What really interested Citron and Stautberg in Murthy was the allegation that the Biden administration was forcing some social media companies to take down speech that did not violate their terms of service and so could and should have been left online.
“The litigation had very few facts supporting it, but they were disturbing allegations,” Citron explained. “The District Court basically enacted a gag order, telling some government agencies they couldn’t talk to companies. When it comes to national security and foreign malign influence campaigns, it’s dangerous that the government can’t talk to companies about those activities.”
Social media companies have long asked for the government to share that information so that they can protect against abuses that they themselves prohibit, she said, such as inauthentic coordinated foreign malign campaigns.
In the paper, they note that the government and social media companies sometimes share information for national security purposes, but the government must be careful not to engage in “collateral censorship.”
Collateral censorship, a concept coined by Professor Michael Myerson of the University of Baltimore School of Law, refers to the dynamic of the government pressuring parties to censor speech that the government cannot directly prohibit.
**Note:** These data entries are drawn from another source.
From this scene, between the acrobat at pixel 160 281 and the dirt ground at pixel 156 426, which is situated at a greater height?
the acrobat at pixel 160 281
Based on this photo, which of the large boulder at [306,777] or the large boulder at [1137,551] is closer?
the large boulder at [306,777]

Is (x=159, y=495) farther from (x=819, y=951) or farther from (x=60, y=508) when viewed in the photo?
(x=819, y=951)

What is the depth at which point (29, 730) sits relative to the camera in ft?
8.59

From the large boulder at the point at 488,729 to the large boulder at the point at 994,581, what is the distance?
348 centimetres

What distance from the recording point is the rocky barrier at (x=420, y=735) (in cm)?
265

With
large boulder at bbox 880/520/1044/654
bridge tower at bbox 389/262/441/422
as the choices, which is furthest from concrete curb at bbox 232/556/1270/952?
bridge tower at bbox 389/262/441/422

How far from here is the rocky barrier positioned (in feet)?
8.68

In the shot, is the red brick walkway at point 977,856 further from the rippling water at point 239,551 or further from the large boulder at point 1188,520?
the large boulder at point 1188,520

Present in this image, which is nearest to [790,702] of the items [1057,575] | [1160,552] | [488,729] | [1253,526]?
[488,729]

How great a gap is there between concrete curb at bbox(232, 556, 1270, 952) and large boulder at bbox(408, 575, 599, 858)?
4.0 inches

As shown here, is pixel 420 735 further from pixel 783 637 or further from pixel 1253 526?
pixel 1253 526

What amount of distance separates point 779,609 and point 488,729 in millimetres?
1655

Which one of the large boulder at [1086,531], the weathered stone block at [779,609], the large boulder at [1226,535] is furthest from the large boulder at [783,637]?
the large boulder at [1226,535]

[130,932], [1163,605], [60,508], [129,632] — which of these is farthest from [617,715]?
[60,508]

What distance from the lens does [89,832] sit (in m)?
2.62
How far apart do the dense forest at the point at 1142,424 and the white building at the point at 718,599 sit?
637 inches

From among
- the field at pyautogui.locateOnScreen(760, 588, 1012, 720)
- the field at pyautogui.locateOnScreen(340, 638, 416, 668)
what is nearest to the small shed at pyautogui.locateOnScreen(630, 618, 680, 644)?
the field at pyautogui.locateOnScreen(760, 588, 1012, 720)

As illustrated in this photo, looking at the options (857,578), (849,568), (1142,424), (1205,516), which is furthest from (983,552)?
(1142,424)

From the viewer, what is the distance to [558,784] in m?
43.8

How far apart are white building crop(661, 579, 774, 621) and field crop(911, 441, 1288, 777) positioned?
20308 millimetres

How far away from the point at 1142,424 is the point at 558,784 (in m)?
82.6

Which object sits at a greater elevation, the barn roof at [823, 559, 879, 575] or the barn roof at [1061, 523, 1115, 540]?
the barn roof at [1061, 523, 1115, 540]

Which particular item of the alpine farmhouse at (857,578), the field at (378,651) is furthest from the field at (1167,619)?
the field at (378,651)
In this case, the collateral censorship relates to government pressure on social media companies to remove speech that the government cannot directly prohibit, like hate speech or lies, that do not cause cognizable harm. The plaintiffs in Murthy argued, for example, that the government flagging certain posts on social media as misinformation amounted to pressuring the platforms to censor social media users’ speech.
Recent litigation, including Murthy, has brought this issue to light. Citron and Stautberg argue that the Murthy litigation has surfaced the importance of transparency and accountability in government communications with the private sector, but has also disrupted necessary information-sharing between the two — especially in the context of the upcoming presidential election.
“The outlook is a bit bleak, because social media companies’ trust and safety teams have been massively gutted in recent years. This can hinder the companies’ ability to effectively address misinformation,” Stautberg said.
In their paper, the authors argue that Murthy has made it more difficult to ensure election resiliency. Government agencies should share information with social media companies, and vice versa, because a cooperative working environment that does not sacrifice free speech values is possible and critical to maintain the nation’s democracy.
“We cannot underestimate the significance of social media platforms playing a role in enabling illegality and national security threats,” Citron said. “Violence could be afoot, and we need to make sure there is a conversation happening about that potential.”